Los ministros de Exteriores de la Unión Europea se reúnen este lunes para esbozar una estrategia común frente a Rusia que, por primera vez desde el inicio de la invasión, sitúa a Europa como posible mediadora principal de un futuro proceso de paz. El giro responde a un doble factor: el limitado avance de las iniciativas de paz lideradas por Estados Unidos y la creciente absorción de los recursos militares y diplomáticos estadounidenses por la expansión de las hostilidades con Irán. Desde Bruselas, se interpreta la petición expresa de Volodímir Zelenski —que reclama una implicación europea directa— como un mandato para construir una arquitectura de negociación paralela, mientras Kiev ratifica un acuerdo de préstamo con la UE por 90.000 millones de euros, destinado a sostener las finanzas del Estado.
La urgencia de ese relevo se dimensiona con las cifras que llegan desde Londres. La directora de la agencia de inteligencia británica GCHQ, Anne Keast-Butler, reveló en una inusual comparecencia pública que casi 500.000 soldados rusos han muerto en la contienda, una sangría que, según sus palabras, demuestra que Vladímir Putin está «retrocediendo en el campo de batalla». Keast-Butler advirtió además que Rusia está «atacando infraestructuras críticas, cadenas de suministro y la confianza pública» en suelo europeo, en una escalada de actividades híbridas que incluye tramas de espionaje en varios países.

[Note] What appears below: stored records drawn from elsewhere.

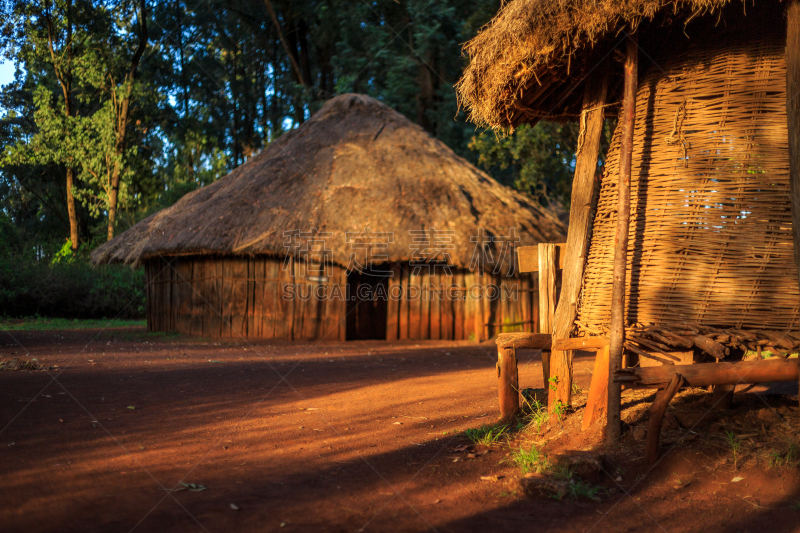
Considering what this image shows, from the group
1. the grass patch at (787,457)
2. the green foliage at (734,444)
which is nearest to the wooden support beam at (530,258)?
the green foliage at (734,444)

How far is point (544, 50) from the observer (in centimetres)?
367

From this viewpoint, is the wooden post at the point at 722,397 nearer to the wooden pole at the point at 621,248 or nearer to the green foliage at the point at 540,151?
the wooden pole at the point at 621,248

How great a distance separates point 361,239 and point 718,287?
27.0 feet

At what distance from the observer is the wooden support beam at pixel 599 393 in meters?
3.63

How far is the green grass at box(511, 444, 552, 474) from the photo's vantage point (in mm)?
3285

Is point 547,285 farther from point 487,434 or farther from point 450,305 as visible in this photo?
point 450,305

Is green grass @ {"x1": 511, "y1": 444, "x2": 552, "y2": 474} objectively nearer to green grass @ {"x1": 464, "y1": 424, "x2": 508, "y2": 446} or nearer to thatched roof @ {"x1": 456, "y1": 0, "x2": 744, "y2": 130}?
green grass @ {"x1": 464, "y1": 424, "x2": 508, "y2": 446}

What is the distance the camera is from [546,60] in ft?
12.2

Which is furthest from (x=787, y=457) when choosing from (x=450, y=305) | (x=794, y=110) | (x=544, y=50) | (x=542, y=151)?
(x=542, y=151)

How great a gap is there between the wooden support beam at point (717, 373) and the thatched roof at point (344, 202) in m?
7.89

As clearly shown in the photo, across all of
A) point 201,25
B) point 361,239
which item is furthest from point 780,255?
point 201,25

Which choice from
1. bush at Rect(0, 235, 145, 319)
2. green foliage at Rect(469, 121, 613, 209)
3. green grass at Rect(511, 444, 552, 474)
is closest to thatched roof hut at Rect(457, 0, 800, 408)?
green grass at Rect(511, 444, 552, 474)

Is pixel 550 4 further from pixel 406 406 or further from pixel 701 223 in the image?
pixel 406 406

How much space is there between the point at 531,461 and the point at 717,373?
1.10 metres
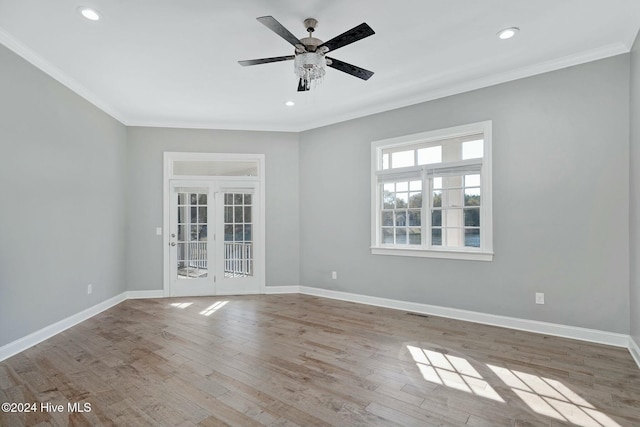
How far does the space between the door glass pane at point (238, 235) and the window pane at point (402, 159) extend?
2.53 meters

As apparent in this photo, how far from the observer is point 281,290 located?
5.71 metres

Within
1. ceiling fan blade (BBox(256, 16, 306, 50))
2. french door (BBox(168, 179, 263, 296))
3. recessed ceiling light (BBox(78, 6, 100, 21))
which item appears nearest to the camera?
ceiling fan blade (BBox(256, 16, 306, 50))

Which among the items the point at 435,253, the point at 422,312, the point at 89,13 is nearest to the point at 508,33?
the point at 435,253

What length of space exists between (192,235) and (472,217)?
4.38 metres

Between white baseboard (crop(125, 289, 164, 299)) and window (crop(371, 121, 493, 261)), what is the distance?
3.62m

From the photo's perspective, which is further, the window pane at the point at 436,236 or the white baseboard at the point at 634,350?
the window pane at the point at 436,236

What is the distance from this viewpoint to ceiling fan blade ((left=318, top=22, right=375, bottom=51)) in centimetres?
235

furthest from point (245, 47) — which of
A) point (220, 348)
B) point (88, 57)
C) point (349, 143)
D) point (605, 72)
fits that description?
point (605, 72)

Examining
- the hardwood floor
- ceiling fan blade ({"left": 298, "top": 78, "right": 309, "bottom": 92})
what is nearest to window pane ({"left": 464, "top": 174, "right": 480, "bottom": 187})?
the hardwood floor

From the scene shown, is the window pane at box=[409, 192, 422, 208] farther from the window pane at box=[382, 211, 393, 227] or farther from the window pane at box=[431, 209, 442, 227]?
the window pane at box=[382, 211, 393, 227]

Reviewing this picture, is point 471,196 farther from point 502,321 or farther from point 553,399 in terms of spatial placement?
point 553,399

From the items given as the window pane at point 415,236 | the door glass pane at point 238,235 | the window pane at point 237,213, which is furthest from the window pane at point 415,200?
the window pane at point 237,213

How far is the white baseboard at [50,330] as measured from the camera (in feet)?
9.99

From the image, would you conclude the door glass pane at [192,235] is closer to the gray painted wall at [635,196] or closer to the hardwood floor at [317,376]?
the hardwood floor at [317,376]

La evaluación confirma un deterioro operativo ruso, pero también un riesgo de desestabilización continental que añade presión a la cumbre diplomática.
Sobre el terreno, esa percepción coincide con un análisis táctico formulado desde Kiev. El general de brigada Andriy Biletsky, comandante del Tercer Cuerpo de Ejército ucraniano, sostiene que la guerra ha entrado en un «punto de inflexión» y que las fuerzas de Moscú se hallan exhaustas. En su diagnóstico, Ucrania dispone de una ventana crítica de seis meses para arrebatar la iniciativa y llegar a unas eventuales negociaciones desde una posición de fuerza. La ofensiva ucraniana se intensifica mientras las defensas antiaéreas escasean: según revela una carta de Zelenski al presidente Donald Trump —a la que tuvieron acceso medios desde Teherán—, el mandatario alerta de una «carencia grave» de sistemas Patriot y misiles interceptores, justo en un momento en que los arsenales estadounidenses se vacían aceleradamente para hacer frente al conflicto con Irán.
En paralelo, la presidenta de la Comisión Europea, Ursula von der Leyen, anunció un paquete de ayuda militar de 28.300 millones de euros solo para este año, asegurando que Ucrania quedará «plenamente integrada» en las prioridades de defensa aérea y capacidades antidrones de la UE. Este respaldo financiero y logístico refuerza la vía europea que Zelenski impulsa, y se suma al macropréstamo comunitario cuyo trámite legislativo ya ha comenzado. Para observadores latinoamericanos, la activación de un polo negociador europeo independiente de Washington podría reconfigurar los equilibrios transatlánticos y ofrecer a potencias medias un renovado espacio de interlocución en un conflicto cuyo desenlace, cada vez más sujeto al calendario de la fatiga militar rusa y a la capacidad industrial de Occidente, definirá la seguridad global de la próxima década.